Re: [RFC PATCH 01/14] userfaultfd: set dirty and young on writeprotect

From: David Hildenbrand <david@redhat.com>
To: Nadav Amit <nadav.amit@gmail.com>
Cc: Peter Xu <peterx@redhat.com>, Linux MM <linux-mm@kvack.org>,
	LKML <linux-kernel@vger.kernel.org>,
	Andrew Morton <akpm@linux-foundation.org>,
	Mike Rapoport <rppt@linux.ibm.com>,
	Axel Rasmussen <axelrasmussen@google.com>,
	Andrea Arcangeli <aarcange@redhat.com>,
	Andrew Cooper <andrew.cooper3@citrix.com>,
	Andy Lutomirski <luto@kernel.org>,
	Dave Hansen <dave.hansen@linux.intel.com>,
	Peter Zijlstra <peterz@infradead.org>,
	Thomas Gleixner <tglx@linutronix.de>,
	Will Deacon <will@kernel.org>, Yu Zhao <yuzhao@google.com>,
	Nick Piggin <npiggin@gmail.com>
Subject: Re: [RFC PATCH 01/14] userfaultfd: set dirty and young on writeprotect
Date: Thu, 21 Jul 2022 09:52:39 +0200	[thread overview]
Message-ID: <8e2dcae3-5f50-cd59-7588-b8f566549ad4@redhat.com> (raw)
In-Reply-To: <F56D4014-7FE2-4C60-9CFA-A7E7B684098B@gmail.com>

>> Yes. Especially for any MAP_PRIVATE mappings.
>>
>> If you want to write to something that's not mapped writable in a
>> MAP_PRIVATE mapping it
>> a) Has to be an exclusive anonymous page
>> b) The pte has to be dirty
> 
> Do you need both conditions to be true? I thought (a) is sufficient (if
> the soft-dirty and related checks succeed).
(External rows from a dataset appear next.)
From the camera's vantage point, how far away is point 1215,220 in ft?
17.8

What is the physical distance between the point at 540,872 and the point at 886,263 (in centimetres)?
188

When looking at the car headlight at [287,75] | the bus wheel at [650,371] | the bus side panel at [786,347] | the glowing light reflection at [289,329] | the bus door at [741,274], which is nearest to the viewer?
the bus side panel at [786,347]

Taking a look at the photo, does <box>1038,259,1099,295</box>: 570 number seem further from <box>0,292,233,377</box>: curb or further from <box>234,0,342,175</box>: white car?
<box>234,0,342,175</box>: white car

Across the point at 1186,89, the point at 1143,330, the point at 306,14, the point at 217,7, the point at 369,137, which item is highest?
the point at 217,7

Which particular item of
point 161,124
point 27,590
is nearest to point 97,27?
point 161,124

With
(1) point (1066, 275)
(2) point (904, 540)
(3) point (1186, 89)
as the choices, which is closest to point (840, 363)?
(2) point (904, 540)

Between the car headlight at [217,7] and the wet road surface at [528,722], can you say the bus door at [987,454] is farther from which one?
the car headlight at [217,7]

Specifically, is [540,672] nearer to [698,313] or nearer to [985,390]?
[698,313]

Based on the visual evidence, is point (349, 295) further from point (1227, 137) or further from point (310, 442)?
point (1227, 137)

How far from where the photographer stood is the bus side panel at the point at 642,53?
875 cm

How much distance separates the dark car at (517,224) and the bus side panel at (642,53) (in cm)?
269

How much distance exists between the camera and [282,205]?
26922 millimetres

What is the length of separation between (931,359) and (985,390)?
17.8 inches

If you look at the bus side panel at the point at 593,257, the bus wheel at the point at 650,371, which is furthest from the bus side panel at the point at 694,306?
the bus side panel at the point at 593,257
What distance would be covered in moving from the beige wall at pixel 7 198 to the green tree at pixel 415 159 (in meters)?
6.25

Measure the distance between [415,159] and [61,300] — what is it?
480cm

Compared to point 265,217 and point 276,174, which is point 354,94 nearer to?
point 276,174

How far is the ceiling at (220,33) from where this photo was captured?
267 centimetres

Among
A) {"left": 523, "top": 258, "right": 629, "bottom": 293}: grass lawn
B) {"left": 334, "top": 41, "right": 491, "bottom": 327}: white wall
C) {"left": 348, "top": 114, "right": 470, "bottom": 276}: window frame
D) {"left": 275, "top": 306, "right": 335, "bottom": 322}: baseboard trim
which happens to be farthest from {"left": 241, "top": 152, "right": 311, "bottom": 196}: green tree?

If we force-write to a page, we need it to be dirty to tell reclaim code
that the content stale. We can either mark the pte dirty manually, or
just let the write fault handler deal with it to simplify GUP code. This
needs some more thought, but that's my understanding.

> 
>>
>> In any other case, you clearly missed to COW or the modifications might
>> get lost if the PTE is not dirty.
>>
>> MAP_SHARED is a bit more involved. But whether the pte is dirty might be
>> good enough ... but this needs a lot more care.
>>
>>>> But yeah, it's all confusing so I might just be wrong regarding
>>>> pagecache pages.
>>>
>>> Just to note: I am not very courageous and I did not intend to change
>>> condition for when non-anonymous pages are set as writable. That’s the
>>> reason I did not change the dirty for non-writable non-anonymous entries (as
>>> Peter said). And that’s the reason that setting the dirty bit (at least as I
>>> should have done it) is only performed after we made the decision on the
>>> write-bit.
>>
>> Good. As long as we stick to anonymous pages I roughly know what we we
>> can and cannot do at this point :)
>>
>>
>> The problem I see is that detection whether we can write requires the
>> dirty bit ... and whether to set the dirty bit requires the information
>> whether we can write.
>>
>> Again, for anonymous pages we should be able to relax the "dirty"
>> requirement when detecting whether we can write.
> 
> That’s all I wanted to do there.
> 
>>
>>> IOW, after you made your decision about the write-bit, then and only then
>>> you may be able to set the dirty bit for writable entries. Since the entry
>>> is already writeable (i.e., can be written without a fault later directly
>>> from userspace), there should be no concern of correctness when you set it.
>>
>> That makes sense to me. What keeps confusing me are architectures with
>> and without a hw-managed dirty bit ... :)
> 
> I don’t know which arch you have in your mind. But the moment a PTE is
> writable, then marking it logically/architecturally as dirty should be
> fine.
> 
> But… if the Exclusive check is not good enough for private+anon without
> the “logical” dirty bit, then there would be a problem. 

I think we are good for anonymous pages.

-- 
Thanks,

David / dhildenb